Implantable cardioverter-defibrillator

An implantable cardioverter / defibrillator (ICD) is a device that is implanted as a cardiac pacemaker. It was originally developed ( Michel Mirowski, 1980) in order to prevent sudden cardiac death due to ventricular fibrillation by a shock with high energy ( 10 to 40 joules). Meanwhile, the principle has been continually refined and adds functionality. A current system basically consists of two components.

Subcutaneous ICD

The conventional ICD was developed in the 80s and needs intravenous electrode, the tip must be advanced directly into the ventricle. In recent years, a subcutaneous ICD ( S-ICD ) was developed in which these intravenous electrode is omitted. Thus, the implantation is possible easily and without radiation exposure. Also, a reduced risk of infection and the lack of complication of lead fracture speak for this variant.

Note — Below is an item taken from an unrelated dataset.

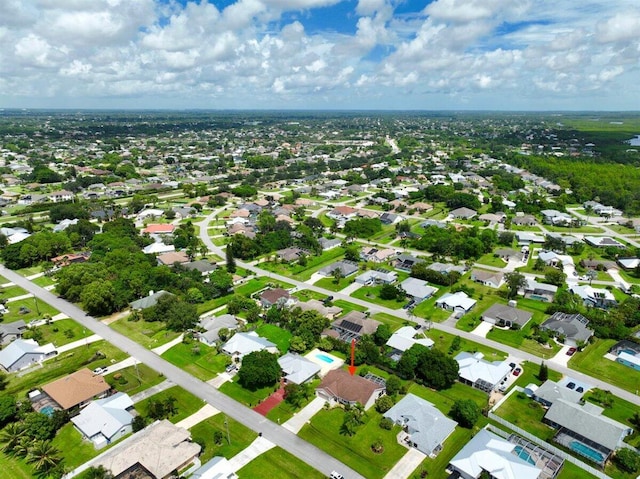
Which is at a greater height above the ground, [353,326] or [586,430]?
[353,326]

It is more current pulses required to terminate the arrhythmia of the heart and prevent an impending cardiac arrest. Nevertheless, the long-term studies have shown the positive effects of this new ICD- variant.

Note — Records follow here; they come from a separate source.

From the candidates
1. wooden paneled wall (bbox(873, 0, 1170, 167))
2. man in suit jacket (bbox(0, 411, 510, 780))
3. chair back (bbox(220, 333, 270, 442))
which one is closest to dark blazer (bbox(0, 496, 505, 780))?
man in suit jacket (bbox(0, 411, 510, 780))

In Europe, the device is on the market since 2009. In America, the FDA approval hurdles are higher, it was not until 2012 stood until the pacemaker approved.

Diagnostic part

The diagnostic part of the equipment shall be able to record to recognize the threatening arrhythmias ( detection) and for the supervising physician. For this purpose, there exist a variety of algorithms (eg, suddenness ( onset), stability ( stability ), QRS morphology ( wavelet or Rhythm ID ), AV synchrony (V > A)). All modern systems have ECG memory to record the episodes. Current detection algorithms achieve a sensitivity of almost 100% at a specificity of up to 80-90%. That is deadly ventricular fibrillation is always recognized in practice. That the specificity is less than 100 %, but means that occasionally incorrectly ventricular fibrillation is detected, even though no arrhythmia is present. This can lead to so-called inappropriate shocks, which can be very uncomfortable and painful for the patient. On the other hand, inappropriate shocks, however, be accepted as an overlooked and untreated ventricular fibrillation (approx. 5 to max. 10 minutes) leads to death within a short time. However, inadequate treatment charges can even trigger with a frequency of about 5% a life-threatening arrhythmia, which must then be terminated under certain circumstances by a sequence of ICD therapy again.

Therapy part

There are currently three distinguishing features:

  • Shock (DC - shock) for a detected ventricular fibrillation or ineffective over-stimulation.
  • Over-stimulation ( anti-tachycardia pacing = ATP ) for terminating stable ventricular tachycardia caused by circular excitation ( reentry ).
  • Normal ( bradycardia ) pacing, also called resynchronization therapy in severe heart failure with left bundle branch block. ( Three-chamber ICD)

Interference

According to studies, can influence small but extremely strong neodymium-iron- boron magnets, which occur for example in nameplates and headphones, pacemakers or ICDs also. In addition, strong alternating electromagnetic fields that can be generated for example by powerful AC motors or alternators, have an influence on the input filter of the ICD and lead to the so-called oversensing.